● **Page excerpt**:
__________________________________________________
Penguin Books. Baltimore. 1961. African Series coll. David & Helen Kimble, eds. 217 p.
For some time I have thought it would be worth while to write a short account of African political parties: not in order to say anything new, but simply to pull together what is already known and what can reasonably be conjectured. By now there is a good deal of material dealing with this subject — in the form both of party documents of various kinds, and of studies of particular parties and territories. But much of it is hard to come by. And there has been little attempt so far to look at the evidence in a connected or systematic way.
The familiar Argument from Unripe Time might, of course, be urged against attempting anything of this kind at the moment. Admittedly the data are fragmentary: African parties and interparty relations are in a fluid state, there are as yet few biographies or autobiographies of party leaders; detailed field studies of party organization in a given area have only recently begun to be undertaken; there is no agreed method of inquiry, no accepted formula regarding the questions to be asked. None the less, I hope that this attempt to summarize the present state of our knowledge may save students a certain amount of time and trouble, and suggest possible lines of investigation to those who wish to explore the subject more thoroughly.
__________________________________________________
(Transcribed page data)

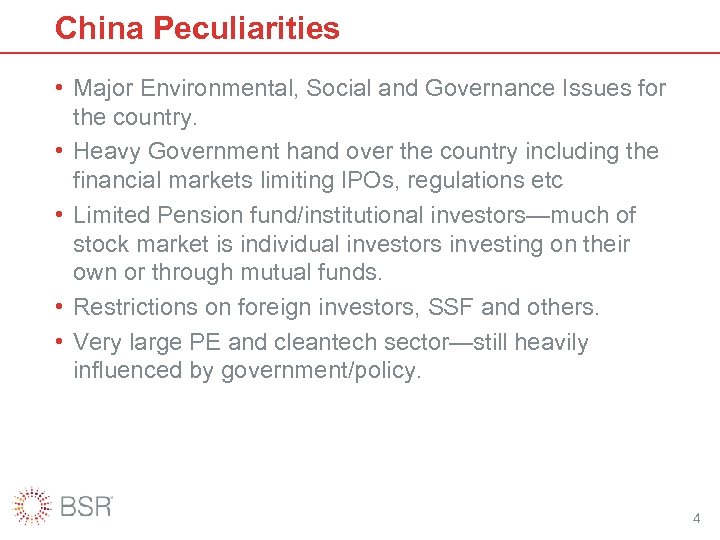 China Peculiarities

• Major Environmental, Social and Governance Issues for the country.
• Heavy Government hand over the country including the financial markets limiting IPOs, regulations etc
• Limited Pension fund/institutional investors—much of stock market is individual investors investing on their own or through mutual funds.
• Restrictions on foreign investors, SSF and others.
• Very large PE and cleantech sector—still heavily influenced by government/policy.

BSR®

4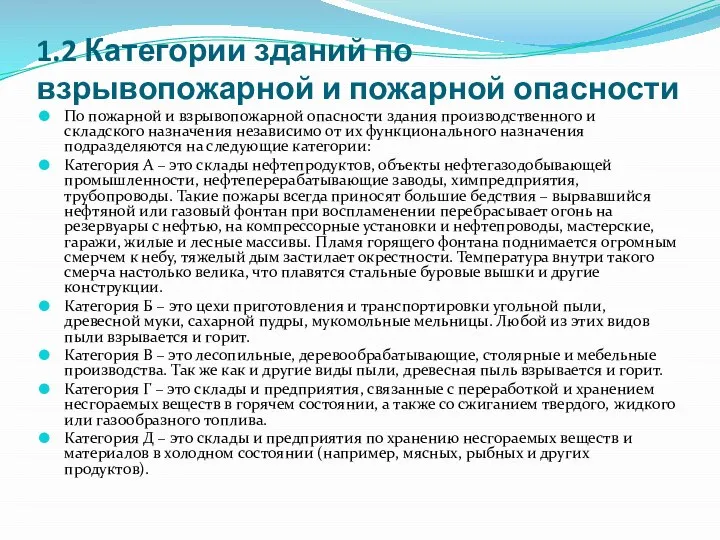 1.2 Категории зданий по взрывопожарной и пожарной опасности

По пожарной и взрывопожарной опасности здания производственного и складского назначения независимо от их функционального назначения подразделяются на следующие категории:

Категория А – это склады нефтепродуктов, объекты нефтегазодобывающей промышленности, нефтеперерабатывающие заводы, химпредприятия, трубопроводы. Такие пожары всегда приносят большие бедствия – вырвавшийся нефтяной или газовый фонтан при воспламенении перебрасывает огонь на резервуары с нефтью, на компрессорные установки и нефтепроводы, мастерские, гаражи, жилые и лесные массивы. Пламя горящего фонтана поднимается огромным смерчем к небу, тяжелый дым застилает окрестности. Температура внутри такого смерча настолько велика, что плавятся стальные буровые вышки и другие конструкции.

Категория Б – это цехи приготовления и транспортировки угольной пыли, древесной муки, сахарной пудры, мукомольные мельницы. Любой из этих видов пыли взрывается и горит.

Категория В – это лесопильные, деревообрабатывающие, столярные и мебельные производства. Так же как и другие виды пыли, древесная пыль взрывается и горит.

Категория Г – это склады и предприятия, связанные с переработкой и хранением несгораемых веществ в горячем состоянии, а также со сжиганием твердого, жидкого или газообразного топлива.

Категория Д – это склады и предприятия по хранению несгораемых веществ и материалов в холодном состоянии (например, мясных, рыбных и других продуктов).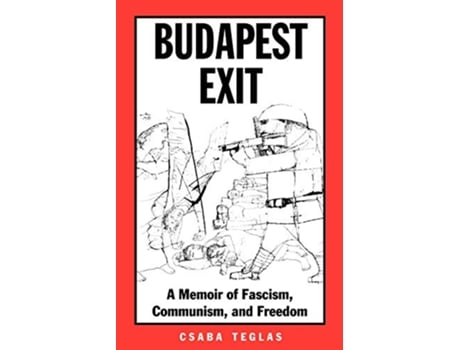 BUDAPEST EXIT

A Memoir of Fascism, Communism, and Freedom

CSABA TEGLAS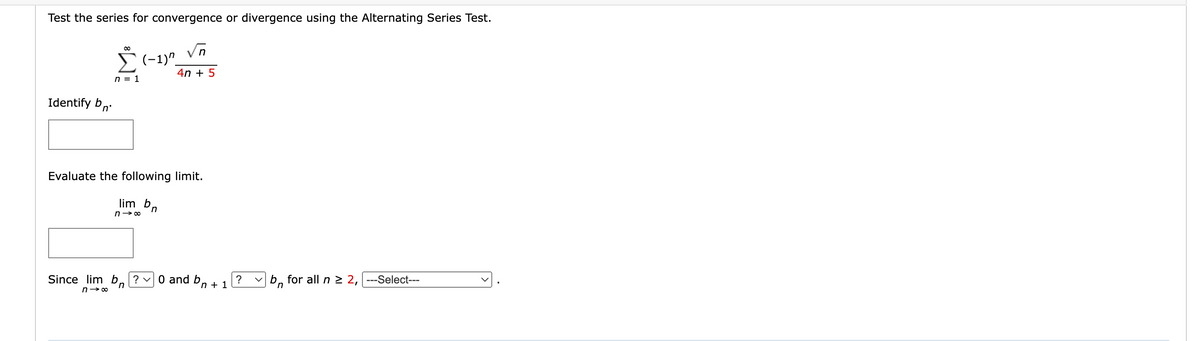 Test the series for convergence or divergence using the Alternating Series Test.

$\sum_{n=1}^{\infty} (-1)^n \frac{\sqrt{n}}{4n+5}$

Identify $b_n$.

Evaluate the following limit.

$\lim_{n \to \infty} b_n$

Since $\lim_{n \to \infty} b_n$ ? 0 and $b_{n+1}$ ? $b_n$ for all $n \geq 2$, ---Select--- .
__________________________________________________
● **Exercises to complete**:
1/ What publisher, city, and year does the preface on African political parties list?
2/ Transcribe the preface on African political parties between "The familiar Argument" and "subject more thoroughly.", inclusive.
3/ Render this sentence from the preface on African political parties in Spanish: "But much of it is hard to come by."
None of the transcribed data is needed here.

● **Replies**:
1/ Penguin Books, Baltimore, 1961.

2/
The familiar Argument from Unripe Time might, of course, be urged against attempting anything of this kind at the moment. Admittedly the data are fragmentary: African parties and interparty relations are in a fluid state, there are as yet few biographies or autobiographies of party leaders; detailed field studies of party organization in a given area have only recently begun to be undertaken; there is no agreed method of inquiry, no accepted formula regarding the questions to be asked. None the less, I hope that this attempt to summarize the present state of our knowledge may save students a certain amount of time and trouble, and suggest possible lines of investigation to those who wish to explore the subject more thoroughly.

3/ Pero gran parte de ello es difícil de conseguir.